▸ **DOCUMENT SEGMENT**:
>>

Measures calibration and accuracy of predicted survival probabilities at fixed time points using inverse-probability-of-censoring-weighted (IPCW) averaging. The Brier score is the mean squared difference between predicted and observed outcomes, weighted so censored subjects contribute honestly without bias.

**Interpretation**:

- Ranges from 0 (perfect predictions) to 1 (worst possible).
- Lower is better. A Brier score of 0.25 means, on average, predictions are off by \\\pm 0.5\\ in terms of squared deviation.
- **Null model baseline**: A model predicting 50% survival at every time has Brier score \\\approx 0.25\\. Compare your model to this baseline to assess practical improvement.
- Score typically increases with time (harder to predict farther into the future).

**Practical use**: After fitting a survival model (Cox, parametric, flexible), evaluate calibration at important clinical horizons (e.g., 1-year, 5-year survival). Compute Brier scores at multiple times, then use [integrated_brier_score()](integrated_brier_score.md#greenwood.integrated_brier_score) for a single summary.


## Parameters


`surv: Surv`  
A right-censored [Surv](Surv.md#greenwood.Surv) response (time-to-event data).

`survival_prob: Any`  
Predicted survival probabilities, shape `(n_subjects, n_times)`. Each entry is a predicted probability of surviving beyond the corresponding time. Must be between 0 and 1. Example: columns from `CoxPH.predict(type="survival", times=...)` (excluding the `time` column), transposed so rows are times and columns are subjects.

`times: Any`  
Evaluation times where Brier scores are computed. 1-D array-like. Must have length equal to the second dimension of `survival_prob`.


## Returns


`ndarray`  
Brier score at each time, shape `(len(times),)`. Lower is better.

<<

▸ **DATA SEGMENT**:

>>

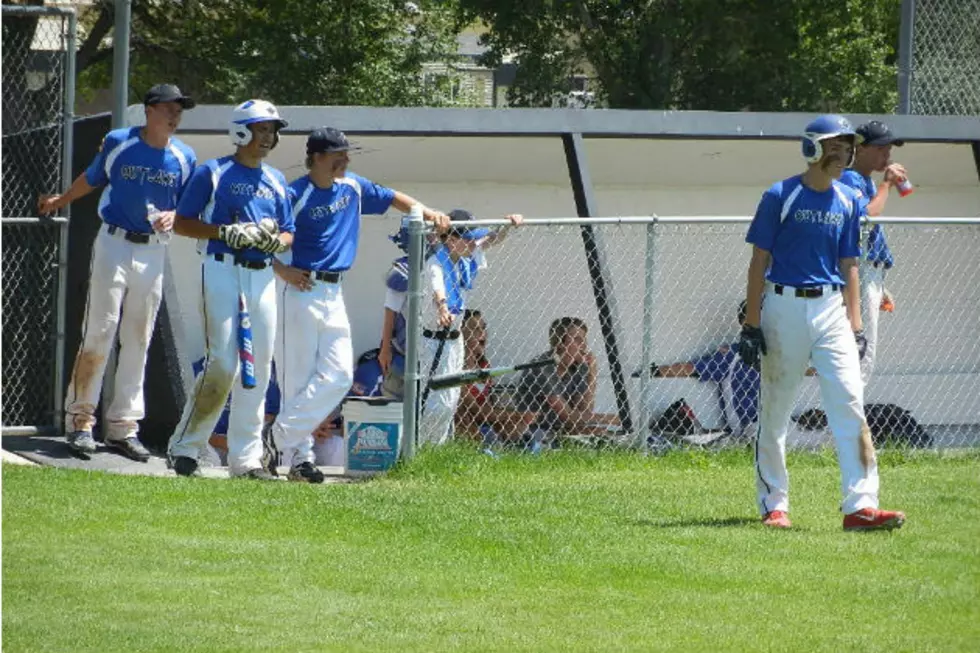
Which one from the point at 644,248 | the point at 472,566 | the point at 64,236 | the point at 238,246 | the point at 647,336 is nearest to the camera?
the point at 472,566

<<

▸ **HOW TO COMPLETE THIS TASK**:
Pick up the documentation of the Brier score for survival predictions after its last line and continue it.

▸ **TASK RESPONSE**:
## Details

**Graf (IPCW) Brier score**: The unbiased Brier score under censoring is

\\ BS(t) = E\left\[(S(t) - \hat{S}(t))^2 \cdot \text{weights}\right\], \\

where:

- \\S(t)\\ is the true survival status at time \\t\\ (1 if alive, 0 if dead)
- \\\hat{S}(t)\\ is the predicted survival probability
- \\\text{weights}\\ are inverse-probability-of-censoring: inverse of the censoring survival function

Mathematically:

\\ BS(t) = \frac{1}{n} \sum\_{\text{dead at } t} \frac{(\hat{S}\_i(t))^2}{G(t_i^-)} + \frac{1}{n} \sum\_{\text{alive at } t} \frac{(1 - \hat{S}\_i(t))^2}{G(t)} \\

where \\G(u)\\ is the Kaplan-Meier estimate of the censoring distribution (probability of not being censored).

**Advantages over MSE**: IPCW weighting makes the Brier score unbiased under censoring, unlike naive MSE which would be biased (censored subjects look artificially "correct").

**Time dependence**: Brier scores typically increase with time in chronic-disease settings (longer prediction horizons are harder); they may decrease in acute-illness settings (events cluster early, predictions stabilize).


## Examples

Fit a Cox model on the `lung` dataset and evaluate its calibration (how accurately does it predict survival?) at a few horizons.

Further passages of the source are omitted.